I have a friend who says I should be a motivational speaker. Someone who helps people find the right path among the weeds. She laughs when I tell her I lack the motivation, because honestly, it’s a riot to think that a nine to five working class hero dabbling in part time poetry could possibly lack motivation. I laugh with her because it’s easier letting her believe the joke than it is to tell her how rotten I am. It’s easier still, letting her heart sprout wings than telling her I’ve had a firm no tolerance policy on social integration for seven years, and now that someone’s repealing that fundamental (f)law… I’m terrified.
I died in my sleep last night. When next I awoke, we were living in a stranger’s photograph. It was the summer we spent in Townsend. Love was exploding into our lives, making us feel as tall as the mountains we were ascending. We were background fodder in a photograph of a family from Wisconsin. A crisp mountain breeze swept the ridge below and blew your hair into my face. It tickled, we laughed, and our lips became locked in a forever-kiss as a biker from Montana snapped their photo.

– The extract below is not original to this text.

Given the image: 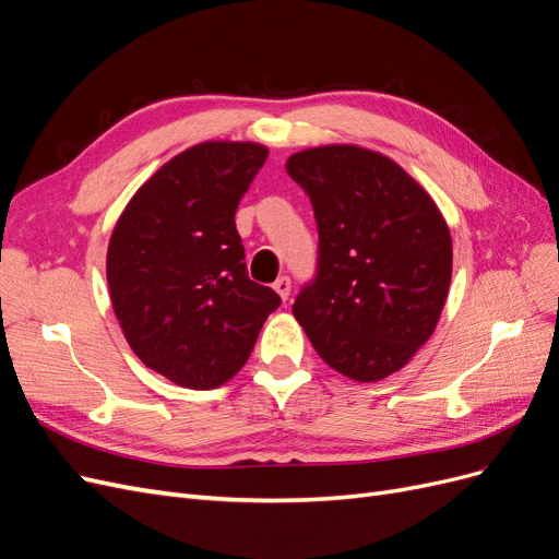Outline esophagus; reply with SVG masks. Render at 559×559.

I’ve been so lonesome since you went away. I used to wallow in your absence in the days after your departure. Our empty home would listen like a passive deity as I practiced saying all the things I never said, hoping fate would orchestrate one more chance. It never did.
But as your lips pressed firmly to mine and we felt that exact kiss at that exact moment for a second time… you evaporated like a thought bubble in a motion comic. The watercolor mountains wept and faded into nothing. I fell out of frame into the abyss below. Swirling waves of obscurity carried my body ever deeper, as though the entire world were draining itself.
Rock bottom was a twelve by eighteen photo of Pensacola Beach and my trunks were already on when I hit. The artist was a photographer from Oregon. She visited twenty-three beaches before finding her shot. We never knew she was there.
A burnt orange sky on the horizon clung to its last bit of blue. The tide had come in to feed on leftover sand castles. Your head was on my shoulder. You told me I had the memory of an Aquarian and tied a string around my finger. I promised it would never happen again. Time washed the red right out of it, but I died with it around my finger. Even death, the absolute clean slate, couldn’t force me to forget.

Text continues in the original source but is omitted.